[[ Reading passage, beginning ]]
PETER P. SHRIVER, of the firm of Drinkwater & Shriver, millers, Cedar Point, was born in Yorktown, Pa., in May 1845. He was brought up on a farm in his native county, where he resided until September, 1864, when he enlisted as a private in Company D, Third Regiment Pennsylvania Volunteer Cavalry; was assigned to the Cavalry Division, Army of the Potomac, and participated in the campaign of Petersburg and Richmond and the pursuit and capitulation of Lees army. He was mustered out in May, 1865, at Richmond, Va. He then returned to Pennsylvania and remained until the spring of 1867, when he removed to Elkart County, Ind., where he remained one year and then came to Kansas. He located at Cedar Point in the spring of 1868 and engaged in the milling business with O. H. Drinkwater. They erected a frame mill that year, which they operated until 1876, when they replaced it with a substantial stone mill three stories in height, with a capacity of seventy-five barrels per day, and are doing a general exchange and merchant business.

ALLEN C. STEPHENSON, general merchant, was born in Jackson County, Ohio, May 25, 1849. He was brought up on a farm receiving a common school education, and after attaining his majority, engaged in farming in his native county, continuing until the fall of 1877, when he came to Kansas; located in Cottonwood Township and engaged in farming, in which he continued until the fall of 1882, when he sold his farm and established his present business. He at that time built a commodious storehouse which he has stocked with a general line of dry goods, boots and shoes, groceries, glass and queensware. He has already built up a large trade and is doing a prosperous business. Mr. Stephenson is a member of the Methodist Episcopal Church. He married Miss Ivy D. Wingar of Butler County, Kan., September 16, 1879, by whom he has two children - Mary Ophelia and Nellie W., both living.

HENRY WEAVER, farmer and stock-raiser, Section 36, Range 20, Township 5, P. O. Cedar Point, was born in mercer County, Pa., November 22, 1835. He was brought up on a farm, and before attaining his majority learned the trade of carpenter, which together with farming, he followed until August 3, 1861 when he enlisted as a private in Company F, Fifty-seventh Regiment, Pennsylvania Volunteers; was assigned to the Army of the Potomac, and participated in the battles of Williamsburg, Fair Oaks, Savage Station, Malvern Hill, the second battle of Bull Run and Antietam. He was promoted to Corporal and Sergeant; was discharged for disability in January, 1862. In June, 1863, he re-enlisted as a private in the Tenth Regiment, Pennsylvania Reserves, and participated in the battles of Gettysburg, the Wilderness and the campaign against Petersburg and Richmond. Was taken sick in the fall of 1864 and sent to the hospital at Philadelphia, from which he was discharged in December, 1864. He then returned to Mercer County and there followed his trade until 1870, when he came to Kansas; located in Cottonwood Township in June and engaged in business as a carpenter and builder at Cedar Point, continuing until 1876, when he engaged in farming, in which he has ever since continued. He operates a farm of about 500 acres, of which about 300 acres are under cultivation. His principal crops are corn and wheat. He also raises cattle and hogs. He owns a residence in the village of Cedar Point where he resides. He is a member of the Methodist Episcopal Church. He married Miss Lorana A. Keen, of Mercer County, Pa., December 29, 1858, by whom he has two children - Ida Jane and Joseph Edwin, both living.
[[ Reading passage, end ]]
* _Exercise prompt_:
How would you render this sentence from the biographical sketches in Spanish: "He operates a farm of about 500 acres, of which about 300 acres are under cultivation."?
[[ Information provided, beginning ]]
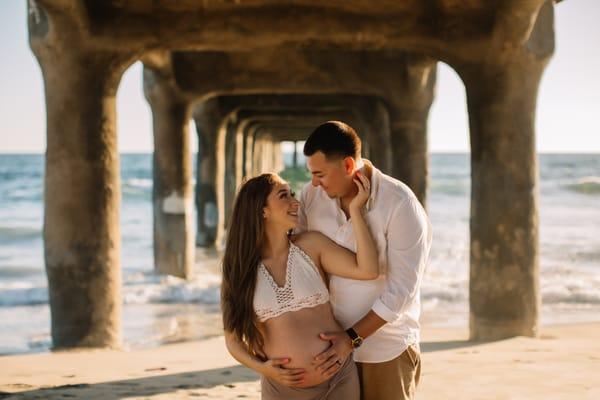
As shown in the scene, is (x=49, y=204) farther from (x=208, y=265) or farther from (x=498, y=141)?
(x=208, y=265)

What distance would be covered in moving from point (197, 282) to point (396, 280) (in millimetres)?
[[ Information provided, end ]]
* _Completed task_:
Explota una granja de unos 500 acres, de los cuales unos 300 acres están bajo cultivo.